Ever notice that people seem to be getting more and more angry these days? Road rage, riots, struggling economy, turmoil around the world…I could go on and on about the rising levels of anger. In today’s society, it seems like more and more people are lashing out. Let`s face it, we all get frustrated from time to time, and now see every day people flying off the handle in seconds…usually over the small stuff.
Came across this snippet that really captures the ripple effects of anger:
There once was a little boy who had a bad temper. His father gave him a bag of nails and told him that every time he lost his temper, he must hammer a nail into the back of the fence.
The first day the boy had driven 37 nails into the fence. Over the next few weeks, as he learned to control his anger, the number of nails hammered daily gradually dwindled down. He discovered it was easier to hold his temper than to drive those nails into the fence.
Finally the day came when the boy didn’t lose his temper at all. He told his father about it and the father suggested that the boy now pull out one nail for each day that he was able to hold his temper. The days passed and the young boy was finally able to tell his father that all the nails were gone.
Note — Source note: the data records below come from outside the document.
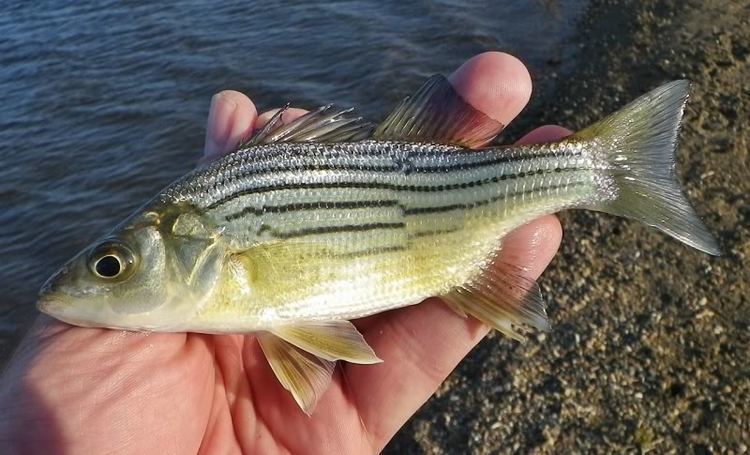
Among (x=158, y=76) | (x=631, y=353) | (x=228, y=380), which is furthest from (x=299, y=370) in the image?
(x=158, y=76)

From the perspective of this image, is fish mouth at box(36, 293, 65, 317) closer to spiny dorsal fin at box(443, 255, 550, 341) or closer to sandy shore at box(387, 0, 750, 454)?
spiny dorsal fin at box(443, 255, 550, 341)

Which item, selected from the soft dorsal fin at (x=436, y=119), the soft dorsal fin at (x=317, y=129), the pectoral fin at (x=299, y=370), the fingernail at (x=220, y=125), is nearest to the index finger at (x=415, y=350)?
the pectoral fin at (x=299, y=370)

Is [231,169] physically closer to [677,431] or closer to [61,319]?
[61,319]

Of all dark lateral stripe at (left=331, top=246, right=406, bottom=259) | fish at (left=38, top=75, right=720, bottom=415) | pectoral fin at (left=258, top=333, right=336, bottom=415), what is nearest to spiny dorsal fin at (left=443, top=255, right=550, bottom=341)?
fish at (left=38, top=75, right=720, bottom=415)

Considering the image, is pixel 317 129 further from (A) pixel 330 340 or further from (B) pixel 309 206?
(A) pixel 330 340

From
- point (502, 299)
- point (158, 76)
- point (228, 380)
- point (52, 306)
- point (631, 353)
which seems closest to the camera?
point (52, 306)

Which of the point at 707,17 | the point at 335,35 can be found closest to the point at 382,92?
the point at 335,35
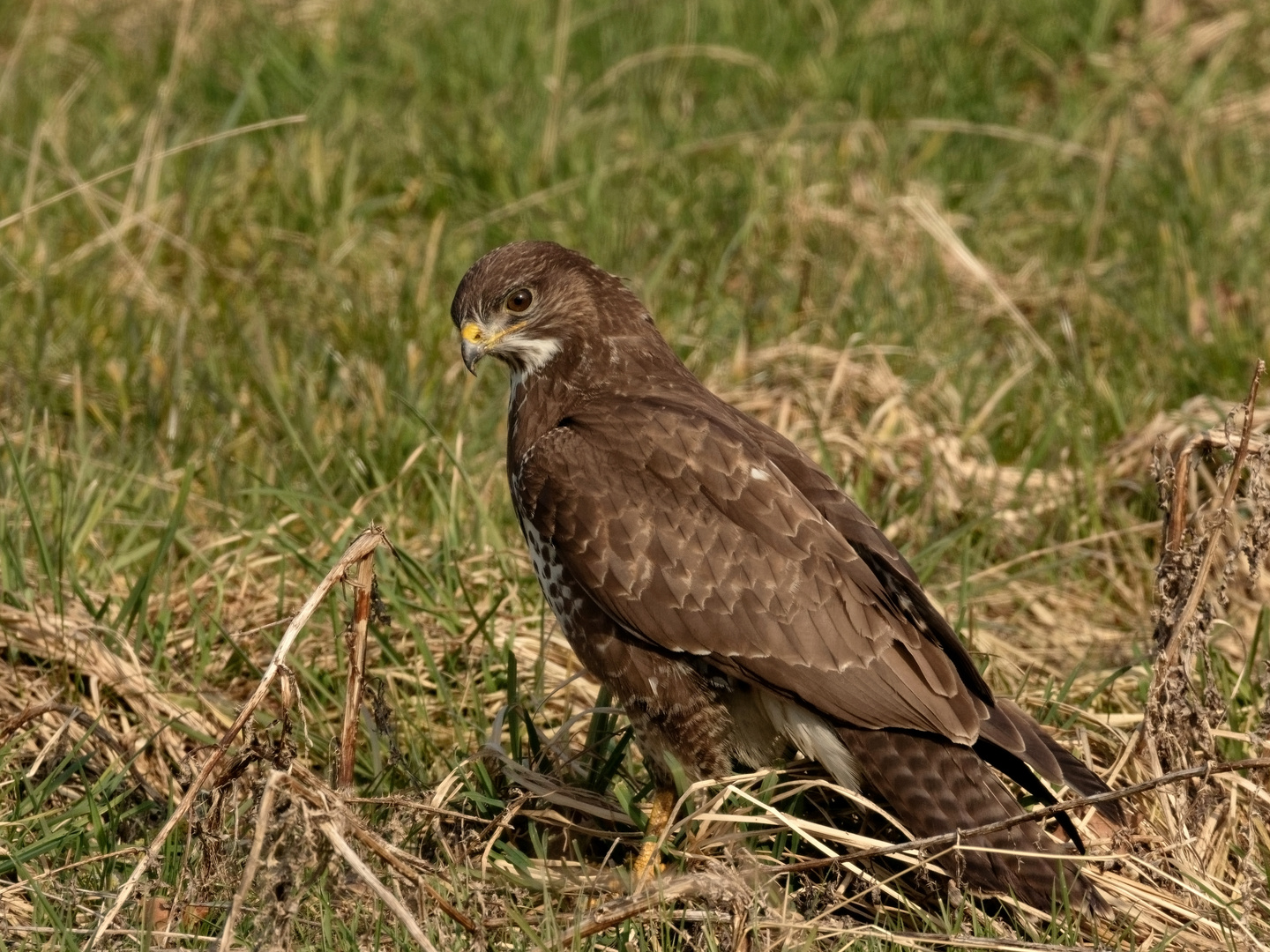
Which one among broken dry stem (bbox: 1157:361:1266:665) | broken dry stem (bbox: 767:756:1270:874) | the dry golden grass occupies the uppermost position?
broken dry stem (bbox: 1157:361:1266:665)

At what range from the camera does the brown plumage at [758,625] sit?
12.4ft

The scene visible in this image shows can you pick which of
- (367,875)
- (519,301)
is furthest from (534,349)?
(367,875)

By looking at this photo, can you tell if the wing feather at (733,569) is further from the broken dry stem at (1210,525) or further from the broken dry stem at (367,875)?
the broken dry stem at (367,875)

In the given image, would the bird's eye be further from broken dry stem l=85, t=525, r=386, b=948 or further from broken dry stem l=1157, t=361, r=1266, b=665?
broken dry stem l=1157, t=361, r=1266, b=665

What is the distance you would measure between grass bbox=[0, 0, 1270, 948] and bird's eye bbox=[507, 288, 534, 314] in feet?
2.11

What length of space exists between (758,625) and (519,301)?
115 cm

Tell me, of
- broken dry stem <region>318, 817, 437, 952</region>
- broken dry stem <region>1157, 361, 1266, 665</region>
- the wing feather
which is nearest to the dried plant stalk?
broken dry stem <region>318, 817, 437, 952</region>

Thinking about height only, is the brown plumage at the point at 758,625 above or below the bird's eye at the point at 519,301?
below

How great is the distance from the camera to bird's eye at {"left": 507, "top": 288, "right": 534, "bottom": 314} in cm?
449

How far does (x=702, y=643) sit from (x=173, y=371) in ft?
9.26

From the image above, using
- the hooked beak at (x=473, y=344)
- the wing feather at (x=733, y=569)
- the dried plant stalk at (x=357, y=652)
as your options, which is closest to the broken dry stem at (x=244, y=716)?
the dried plant stalk at (x=357, y=652)

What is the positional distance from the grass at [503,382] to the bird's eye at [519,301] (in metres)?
0.64

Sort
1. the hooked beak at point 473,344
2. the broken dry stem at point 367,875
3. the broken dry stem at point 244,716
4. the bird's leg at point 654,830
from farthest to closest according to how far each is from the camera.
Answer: the hooked beak at point 473,344
the bird's leg at point 654,830
the broken dry stem at point 244,716
the broken dry stem at point 367,875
The father took his son by the hand and led him to the fence. He said, “You have done well, my son, but look at the holes in the fence. The fence will never be the same. When you say things in anger, they leave a scar just like this one. You can put a knife in a man and draw it out. It won’t matter how many times you say I’m sorry, the wound is still there.”
The little boy then understood how powerful his words were. He looked up at his father and said “I hope you can forgive me father for the holes I put in you.”
“Of course I can,” said the father.
A quick temper will make a fool of you soon enough.
It’s not always anger, it is our actions in general. Of course forgiveness should always be a destination of healing, but the scars of the past…may take time to go away. Watch what you do (and say) today, because sometimes the price isn’t worth the reward.